Ben bir işçi çocuğuyum. Benim zamanımda harç yoktu. Ben bu ülkenin insanlarının verdiği vergi sayesinde okudum. Bu ülkenin insanlarına da borcum var. Bir yaşam (en azından biçimi) borcu.

Şimde takkeyi önümüze koyup düşünelim: Bir hukukçu olarak ne yapıyor, nasıl davranıyor, nasıl yargılıyoruz?

Sonuç olarak: "Balık baştan kokar." Hukuk, yaşamı düzenleyen kurallar toplamı olduğu için başlardan biridir ve bence sistem içinde en son bozulanlardan biridir. Bizler neyi nerede yanlış yaptığımızı düşünerek bu bozulmanın önüne geçebilir veya bozulmayı geriye çekebiliriz. Bunun için biraz çaba. "Verebildiğin kadar insansın. Alabildiğin kadar zorba." diye düşünüyorum.

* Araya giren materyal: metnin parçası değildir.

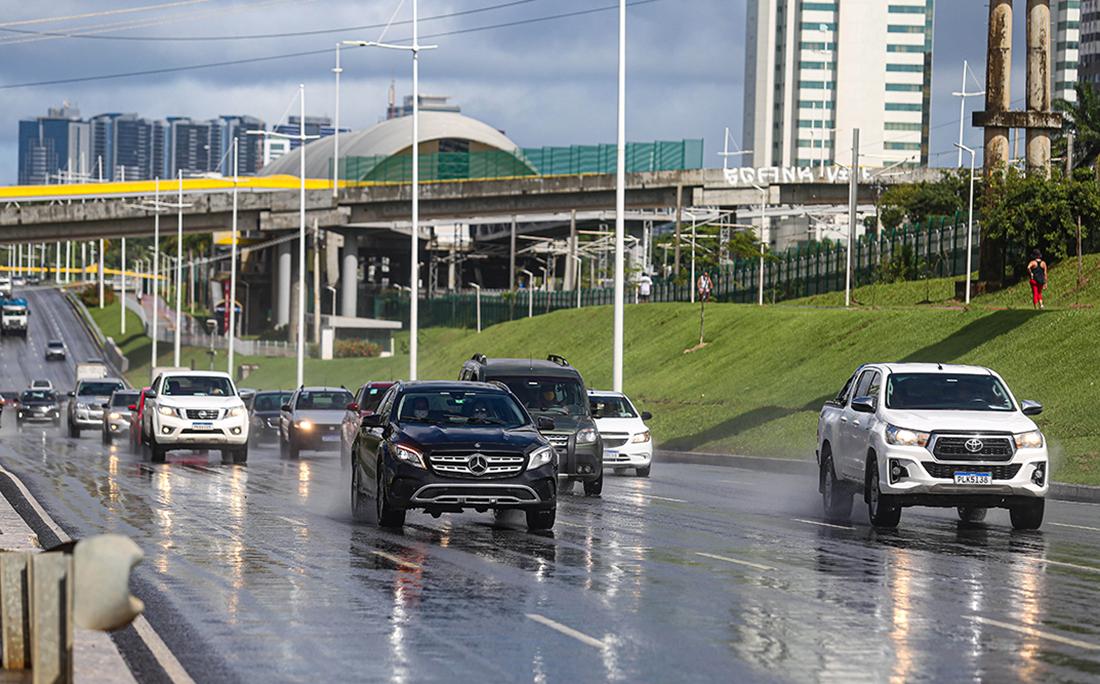 Na Avenida Paralela, a movimentação também era grande na manhã dessa sexta-feira (12).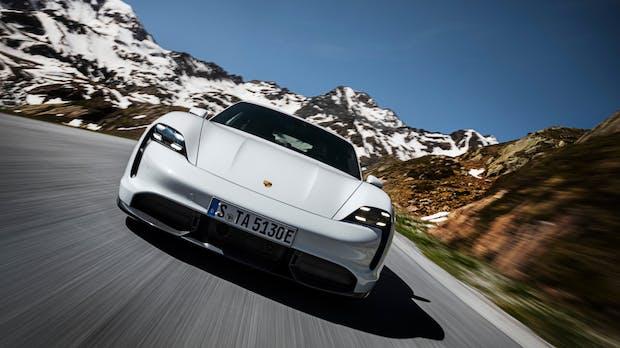 Langstrecke bei Elektroautos: Porsche Taycan schneidet am besten ab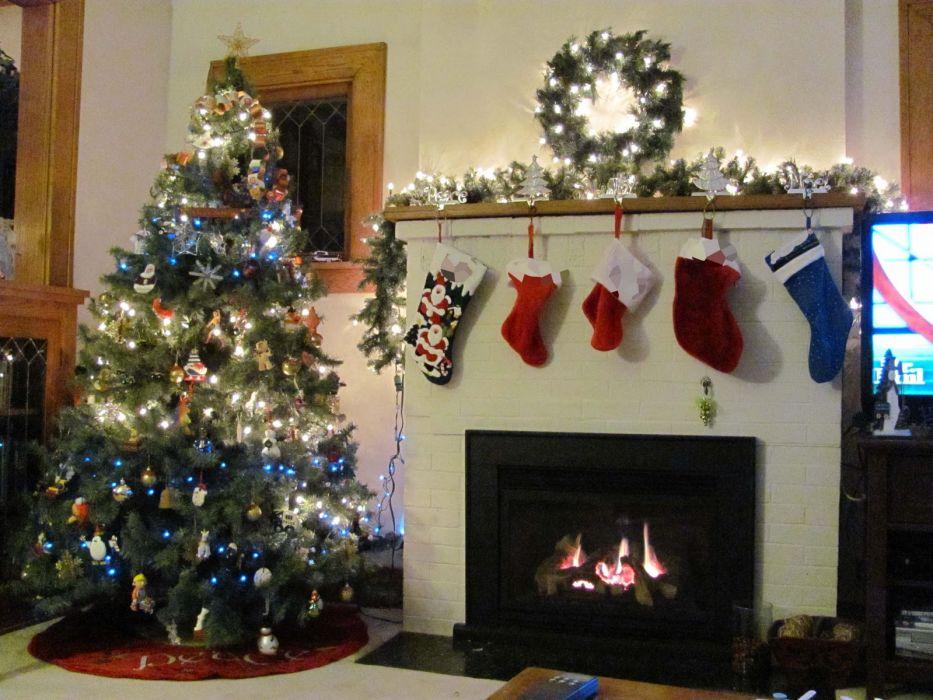 christmas fireplace fire holiday festive decorations   rh wallpaper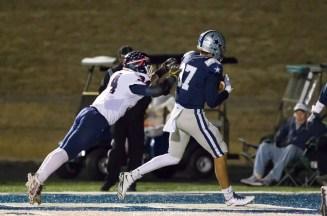 Jacob Warren catches a TD pass against South Doyle on 11/25. PHOTO CREDIT: Carlos Reveiz/Ashley Wathen, CRFOTO.com
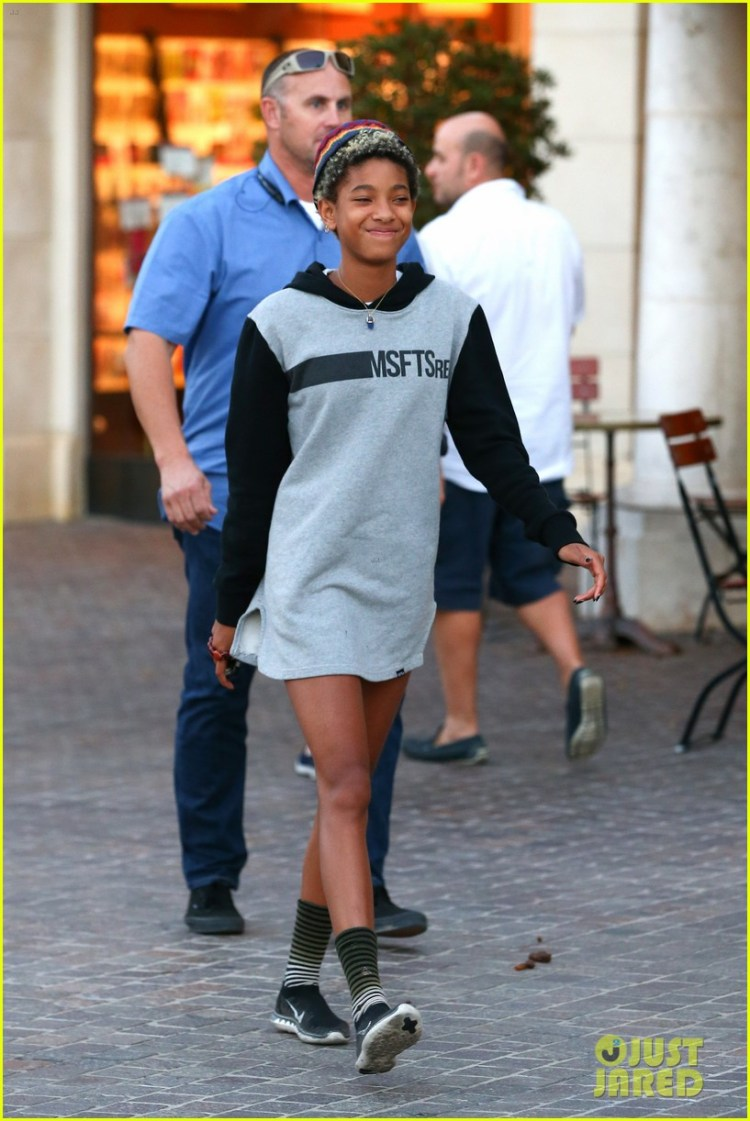 Willow Smith Reps Older Brother Jaden's MSFTSrep Clothing ...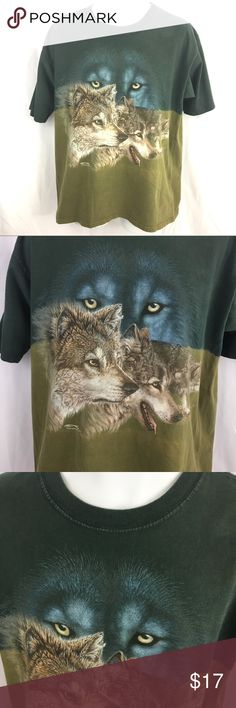 """Wolf graphic t Shirt Mens wolves tee Polar Graphics wolf t shirt, size large; Measures approx 22-1/2"""" pit to pit and 27"""" long, made in USA. Nice graphic tee! Gently used, good condition, no flaws Polar Graphics Shirts Tees - Short Sleeve"""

Bu tartışmayı okuyana kadar diğer tartışmayı okumamıştım. Bence sizin açtığınız tartışma dışında özen gösterilmesi gereken bir konu daha var. Bazı insanlar sadece sorularına yanıt aramıyorlar. Avukatlarını/avukatları sınava tabi tutuyorlar. Bu son derece çirkin bir davranış. Meslektaşlarımızın hepsi yaşamıştır: Benim avukat şöyle yaptı doğru mu? Yahu ben senin avukatının neyi neden yaptığını nereden bileyim. Taksiye bindiğimde sorarlar "benim teyzemin kızı boşanacak, çocuğu babaya mı verirler, anneye mi?" Bu biraz da doktorların işine benziyor. Doktor arkadaşlarım da en çok bundan yakınıyor. Taksiye binerim başlar "teyzemin kızının karnı ağrıyor neden?" nereden bileyim ben senin teyzenin kızının karnını. İnsanlarımızın temel sorunu hukuk değil kendi surunlarının "kendi istedikleri biçimde çözülmesi" Ben bir avukat olarak istediğim kadar yalan söyleyeyim. Olmuş bir olayo olmamaış veya olmamış bir olayı olmuş gibi gösterme yeteneğim var mı? Olay maddi olarak yaşamda sonuçlar doğuran bir olgudur. Tartışılan olayın olşup olmadığını araştırmak yargıca aittir. ben yalan söyledim diye yargıç bu görevinden vazgeçemez. Benim yalan söylemem de disiplin suçunu gerektirir.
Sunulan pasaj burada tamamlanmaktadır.